Problem Description
Given a binary string s and a positive integer k, return the length of the longest subsequence of s that, when interpreted as a binary number, is less than or equal to k. (A subsequence is formed by deleting zero or more characters without changing the relative order. The subsequence may have leading zeroes, and the empty string is considered to equal 0.)
Key Insights
- A subsequence’s binary value is computed by treating the chosen bits (in order) as a binary number with the leftmost bit having the highest weight.
- Zeros are “free” in the sense that if they are placed in the most significant positions (to the left of any one), they do not contribute to the value.
- However, if a zero is inserted after a one, it increases the overall length and shifts the one(s) to higher (more significant) positions.
- To minimize the binary value while maximizing length, one would want to include as many characters as possible but “delay” the inclusion of ones (or use only a few ones) so that they fall in positions with lower weight.

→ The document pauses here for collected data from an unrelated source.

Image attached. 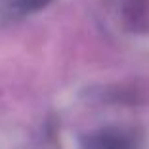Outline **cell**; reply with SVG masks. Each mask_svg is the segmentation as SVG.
<instances>
[{
    "mask_svg": "<svg viewBox=\"0 0 149 149\" xmlns=\"http://www.w3.org/2000/svg\"><path fill=\"white\" fill-rule=\"evenodd\" d=\"M42 4H46V0H25V6H42Z\"/></svg>",
    "mask_w": 149,
    "mask_h": 149,
    "instance_id": "1",
    "label": "cell"
}]
</instances>
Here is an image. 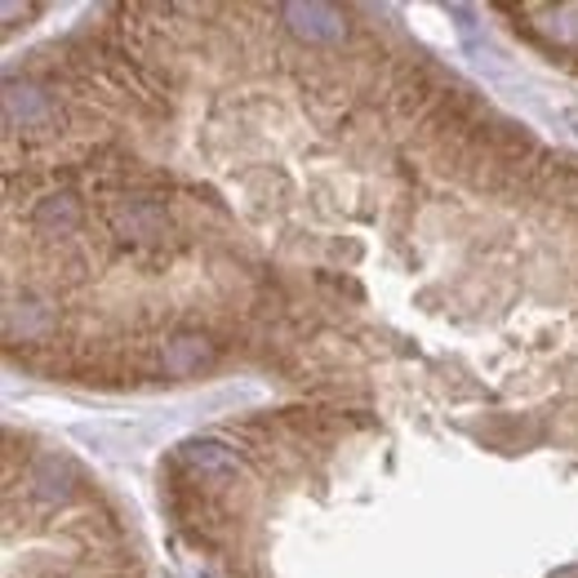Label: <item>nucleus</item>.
<instances>
[{
	"label": "nucleus",
	"instance_id": "1",
	"mask_svg": "<svg viewBox=\"0 0 578 578\" xmlns=\"http://www.w3.org/2000/svg\"><path fill=\"white\" fill-rule=\"evenodd\" d=\"M178 463L187 467V480L191 486H201V490H210V494H218V499H236V490H246L250 480H246V472H240V458H236V450H227L223 441H187L183 450H178Z\"/></svg>",
	"mask_w": 578,
	"mask_h": 578
},
{
	"label": "nucleus",
	"instance_id": "2",
	"mask_svg": "<svg viewBox=\"0 0 578 578\" xmlns=\"http://www.w3.org/2000/svg\"><path fill=\"white\" fill-rule=\"evenodd\" d=\"M50 125H63V112H59V99L54 93H45L36 85H18L10 80L5 85V129L10 138L14 134H45Z\"/></svg>",
	"mask_w": 578,
	"mask_h": 578
},
{
	"label": "nucleus",
	"instance_id": "3",
	"mask_svg": "<svg viewBox=\"0 0 578 578\" xmlns=\"http://www.w3.org/2000/svg\"><path fill=\"white\" fill-rule=\"evenodd\" d=\"M108 223L116 236L138 240V246H152V240H161L169 231V214L152 197H116L108 205Z\"/></svg>",
	"mask_w": 578,
	"mask_h": 578
},
{
	"label": "nucleus",
	"instance_id": "4",
	"mask_svg": "<svg viewBox=\"0 0 578 578\" xmlns=\"http://www.w3.org/2000/svg\"><path fill=\"white\" fill-rule=\"evenodd\" d=\"M214 361V343L205 334H178L161 348V369L169 378H187V374H201L205 365Z\"/></svg>",
	"mask_w": 578,
	"mask_h": 578
},
{
	"label": "nucleus",
	"instance_id": "5",
	"mask_svg": "<svg viewBox=\"0 0 578 578\" xmlns=\"http://www.w3.org/2000/svg\"><path fill=\"white\" fill-rule=\"evenodd\" d=\"M32 227L40 231V236H76V227H80V201L76 197H50V201H40L36 210H32Z\"/></svg>",
	"mask_w": 578,
	"mask_h": 578
},
{
	"label": "nucleus",
	"instance_id": "6",
	"mask_svg": "<svg viewBox=\"0 0 578 578\" xmlns=\"http://www.w3.org/2000/svg\"><path fill=\"white\" fill-rule=\"evenodd\" d=\"M32 499H40L45 507H59L72 499V476H67V463L59 458H40L36 472H32Z\"/></svg>",
	"mask_w": 578,
	"mask_h": 578
},
{
	"label": "nucleus",
	"instance_id": "7",
	"mask_svg": "<svg viewBox=\"0 0 578 578\" xmlns=\"http://www.w3.org/2000/svg\"><path fill=\"white\" fill-rule=\"evenodd\" d=\"M285 18H312V23H299L294 32L307 36V40H339L343 36V23L329 5H289Z\"/></svg>",
	"mask_w": 578,
	"mask_h": 578
},
{
	"label": "nucleus",
	"instance_id": "8",
	"mask_svg": "<svg viewBox=\"0 0 578 578\" xmlns=\"http://www.w3.org/2000/svg\"><path fill=\"white\" fill-rule=\"evenodd\" d=\"M574 125H578V108H574Z\"/></svg>",
	"mask_w": 578,
	"mask_h": 578
}]
</instances>
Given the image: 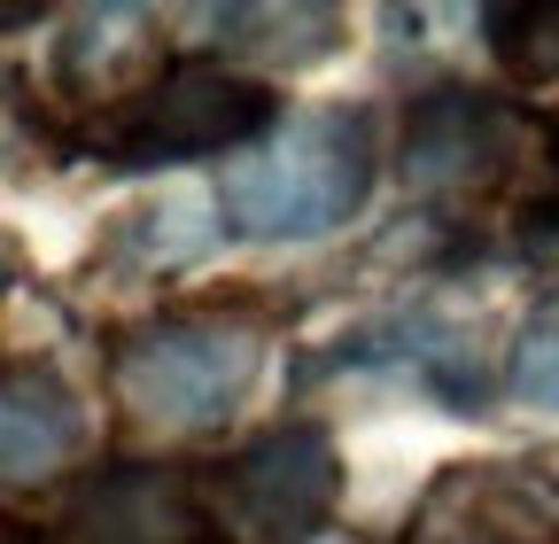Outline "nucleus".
Segmentation results:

- A useful approach is to use dynamic programming over the original string by processing s from left-to-right and keeping track, for each possible subsequence length, of the minimal binary value that can be achieved.
Space and Time Complexity
Time Complexity: O(n²), where n is the length of s
Space Complexity: O(n), for the DP array
Solution
We use a dynamic programming approach. Define dp[i] as the minimum possible value of some subsequence of s (chosen in order) having length i. Initially, dp[0] is 0 (the empty subsequence) and dp[i] for i ≥ 1 is set to INF (a value larger than any possible valid binary number given the constraints). Then, for each character in s (from left to right), we update dp in reverse order so that we extend all subsequences that have already been formed without interfering with the current iteration. When appending a character c to a subsequence that currently has value v and length L, the new value becomes (v * 2 + (c – '0')). We update dp[L+1] if the new value is ≤ k. Finally, the answer is the maximum length L for which dp[L] ≤ k. This works because by “optimally” tracking the minimum value achievable for each length, we know whether a subsequence of that length can be constructed with a value ≤ k.